With ELISE funding, the company has developed a prototype drone with cameras and a computer on-board that can automatically point a gyro-stabilised camera at a power line to capture vital visual data needed for inspections, such as clear images of insulators and joints.
The system can do this by combining computer vision and machine learning. It uses neural networks to first automatically detect and locate power line towers in real-time using a low-resolution camera connected to the computer. Using this information, an algorithm calculates the position of the tower, which enables the gimbal with the high-resolution, colour camera on it to point in the right direction and take photographs.
FuVeX first validated the performance of its machine learning in a lab by simulating a drone flight. The team projected power line images in front of its drone to analyse its reaction, and to ensure the system could point its main camera at lines. More tests followed including flights beside real powerlines and now the company is honing its technology with a powerful partner.
A powerful alliance
“The main challenge to the application of these technologies is the vast amounts of data needed to train the AI models,” Matilla says. Luckily, FuVeX has access to Naturgy’s data and power lines. It is working with Spain’s third largest energy company to test its technology and is the first company to receive authorisation to perform beyond visual line of sight (long–range) flights over power lines in the country.
FuVeX inspected 1,000km of power lines with Naturgy last year and aims to survey the rest this year, totalling 12,000 kilometres. Matilla says Naturgy is already spending a third less on surveying its power lines thanks to FuVeX’s innovation. “In the next two years, we are working towards achieving savings of 50 to 75%. And that’s just the beginning” he adds. The start-up believes that when fully automated, its system could save companies 94% compared with using manned helicopters.
While the company is focused on working with its main customer, the team knows that building a larger data set will be challenging because there are various types of powerlines operated by different companies. Training the system to operate alongside these different types of infrastructure is an important part of ensuring its effectiveness in deployment. However, it is confident it will be able to collect the data needed and hone its drone further while testing its reliability. “Robustness is a huge challenge we’re facing right now,” says Matilla. “The technology has to be completely reliable.” This requires testing the system on different types of infrastructure, as well as embedding safety mechanisms to signal when the system is at risk of failure. “Modern society relies on being able to flip a switch to power its homes and businesses. But this simple action requires millions of kilometres of powerlines to function well, so FuVeX’s system has to guarantee it can always capture accurate data to ensure power lines are well maintained,” Matilla explains.
In the future, FuVeX aims to expand within Europe.

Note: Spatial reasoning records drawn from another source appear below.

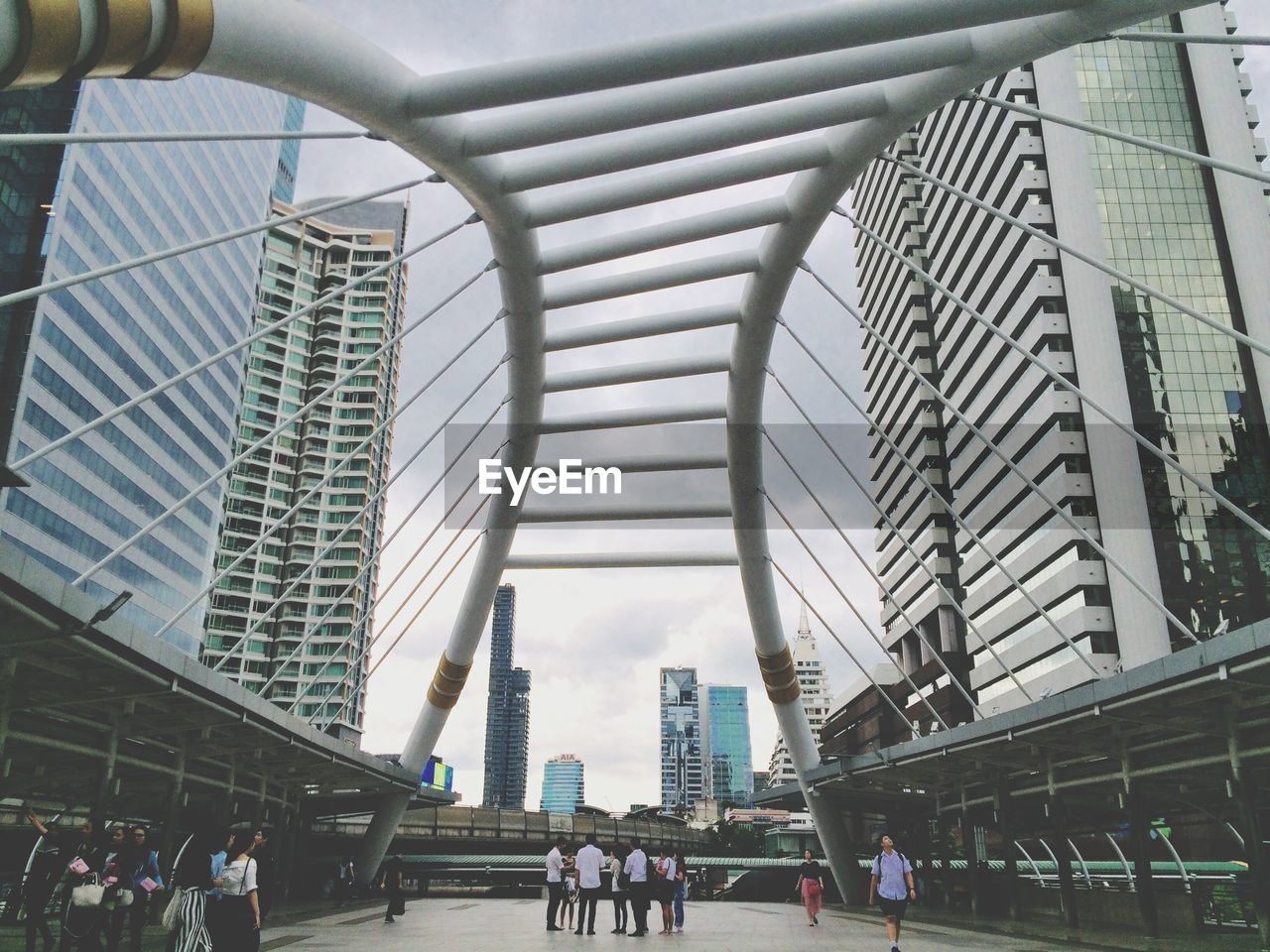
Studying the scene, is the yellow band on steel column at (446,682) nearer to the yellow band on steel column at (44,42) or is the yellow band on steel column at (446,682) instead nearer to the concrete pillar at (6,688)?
the concrete pillar at (6,688)

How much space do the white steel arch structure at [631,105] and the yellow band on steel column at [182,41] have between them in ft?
0.05

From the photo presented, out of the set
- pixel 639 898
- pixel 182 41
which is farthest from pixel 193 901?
pixel 639 898

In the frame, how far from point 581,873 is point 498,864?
127 ft

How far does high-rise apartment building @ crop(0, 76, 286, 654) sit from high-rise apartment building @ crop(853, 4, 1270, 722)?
51.0 m

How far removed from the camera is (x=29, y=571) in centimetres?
859

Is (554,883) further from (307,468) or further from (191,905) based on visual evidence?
(307,468)

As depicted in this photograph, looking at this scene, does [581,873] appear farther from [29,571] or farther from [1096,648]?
[1096,648]

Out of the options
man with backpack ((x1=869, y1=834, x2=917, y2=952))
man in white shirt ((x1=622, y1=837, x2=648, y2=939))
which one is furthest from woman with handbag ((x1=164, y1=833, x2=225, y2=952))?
man in white shirt ((x1=622, y1=837, x2=648, y2=939))

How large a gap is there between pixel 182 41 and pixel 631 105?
4.51 meters

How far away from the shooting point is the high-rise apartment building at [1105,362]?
5756cm

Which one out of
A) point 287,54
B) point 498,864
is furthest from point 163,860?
point 498,864

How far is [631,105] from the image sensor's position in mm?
10125

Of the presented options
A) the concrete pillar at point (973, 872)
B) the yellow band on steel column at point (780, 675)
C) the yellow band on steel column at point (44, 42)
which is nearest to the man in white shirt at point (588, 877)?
the concrete pillar at point (973, 872)

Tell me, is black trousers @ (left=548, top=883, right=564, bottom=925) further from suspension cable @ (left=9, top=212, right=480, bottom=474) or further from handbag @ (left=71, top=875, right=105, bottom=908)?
suspension cable @ (left=9, top=212, right=480, bottom=474)
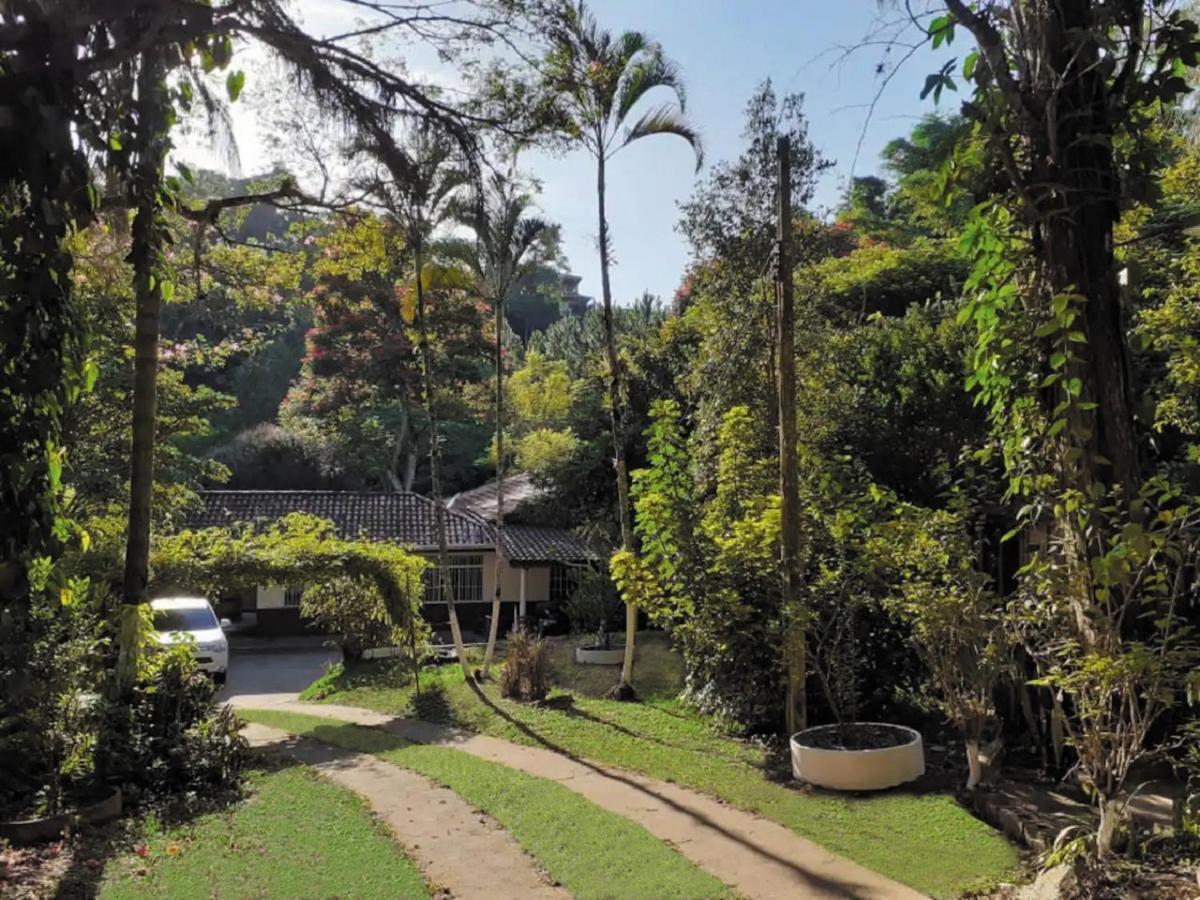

The company could grow fast, with utility companies eager to transition to autonomous power line inspections, which could become the norm in as little as five years, according to Matilla.
A hot topic
Climate change could also accelerate adoption, as fears of larger and even more frequent wildfires abound. “Having a reliable power network that doesn't generate wildfires is extremely important,” he says.
Matilla believes regular inspections are a key prevention strategy. He estimates that power grids inspected by manned helicopters currently only take place every one to three years. Consequently, utility companies are spending time and money mending damage that could have been prevented and there is a risk of fires starting. “Our drone technology could keep flying in continuously over power lines ensuring their stability for the same or much less cost,” he says. The company is even working on a new type of aircraft that could make surveying power lines as cheap as €10/km.“
The business case to make inspections completely autonomous is there,” says Matilla. There is also a moral case if autonomous monitoring of power lines could save habitats and lives that could otherwise be lost to wildfires. “Crewed helicopters are not enough to inspect powerlines to make sure they do not cause fires. We want to change the paradigm of inspections so that power lines, which are critical for society’s transition to green electricity, are reliable and safe." This makes autonomous monitoring one hot topic.